Much has been written about the recent exemption granted by the Government of India, Ministry of Corporate Affairs vide Notification dated 29 June, 2017 (‘Notification’) exempting parties to a “combination” that is mergers and acquisitions, amalgamations between parties having their assets or turnover beyond the prescribed thresholds , from notifying the Competition Commission of India (‘CCI’) within 30 (thirty) days of the (i) approval of the proposal relating to the merger or amalgamation by the board of directors of the enterprises concerned in case of merger/amalgamation; (ii) or the execution of agreement or other document in case of acquisitions including acquisition of control. The exemption is valid for a period of 5 years, up to 28 June, 2022.
These circumstances, which made the filing of prior notification to CCI within 30 days mandatory provided under Section 6(2) of the Competition Act, 2002 (‘Act’) are known as “trigger events” in Competition Law parlance. With the recent Notification dated 29 June, 2017, while the trigger event remains unchanged but the legal requirement of mandatory filing within 30 days of the trigger event has ceased to exist, much to the delight of the large corporates.
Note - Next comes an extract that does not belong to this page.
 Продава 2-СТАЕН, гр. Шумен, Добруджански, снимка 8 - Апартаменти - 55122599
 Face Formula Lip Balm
Consequently, the parties to the combinations can no longer be penalized by CCI with penalty up to 1% of the total assets or turnover of the combination, whichever is higher, under Section 43A of the Act, provided the combination is notified to CCI before the actual consummation. But will it lead to reduction in cases of “gun jumping”?
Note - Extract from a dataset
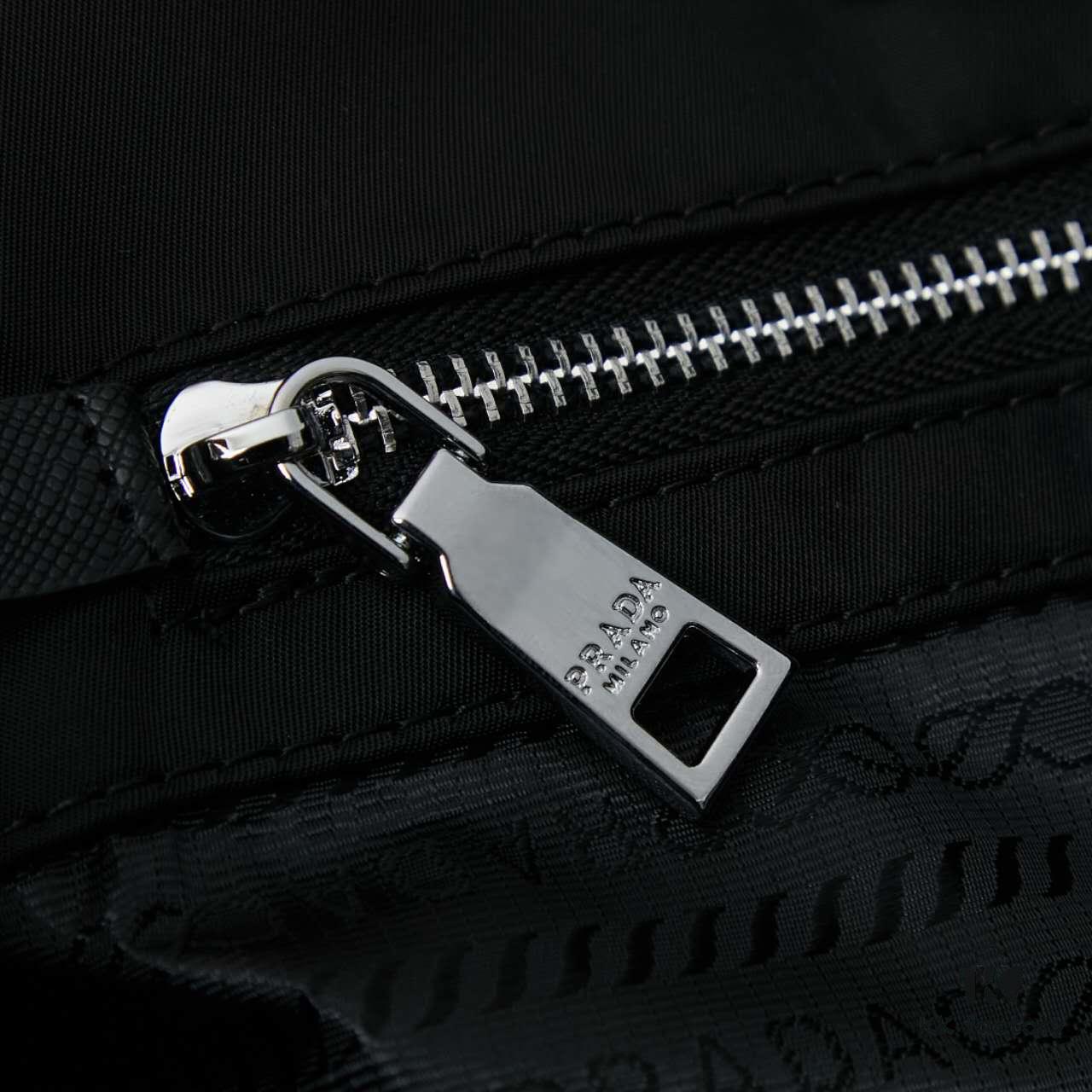 Prada Really Knows What They're Doing!!!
It needs to be recalled that till now even in cases where the delay in the notifying the CCI was caused on account of a bona fide error, the CCI has imposed penalty on the parties. This is because, the CCI does not distinguish between “delayed filings” and pure cases of “gun-jumping” (consummating the transaction without approval).
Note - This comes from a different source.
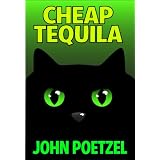 CheapTequila-AFunnyUrbanFantasy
The Notification is a welcome step as it will eliminate the penalties for “delayed filings” henceforth for a period of 5 years and will bring much relief to the parties. The merger control regime in India in now sync with the international best practices. However, it has to be borne in mind that the merger control regime is still suspensory in nature. The obligations under Section 6(2A) of the Act prohibiting the parties to a combination from consummating a notifiable transaction until the CCI grants approval or the expiry of 210 days from the date of filing of notice continues to apply in full force. Therefore, parties found guilty of “gun jumping” would still be liable for penalty under Section 43A of the Act.
But in my view there is flip side to the Notification. The absence of requirement of filing within 30 days is likely to usher complacency in parties and being off guard some of the parties may end up in falling prey to “gun jumping” that is notifying CCI after the de facto consummation of the transaction.
Therefore, going forward , the parties are advised to be more cautious while ticking off the check lists for regulatory requirements , particularly , for CCI filings.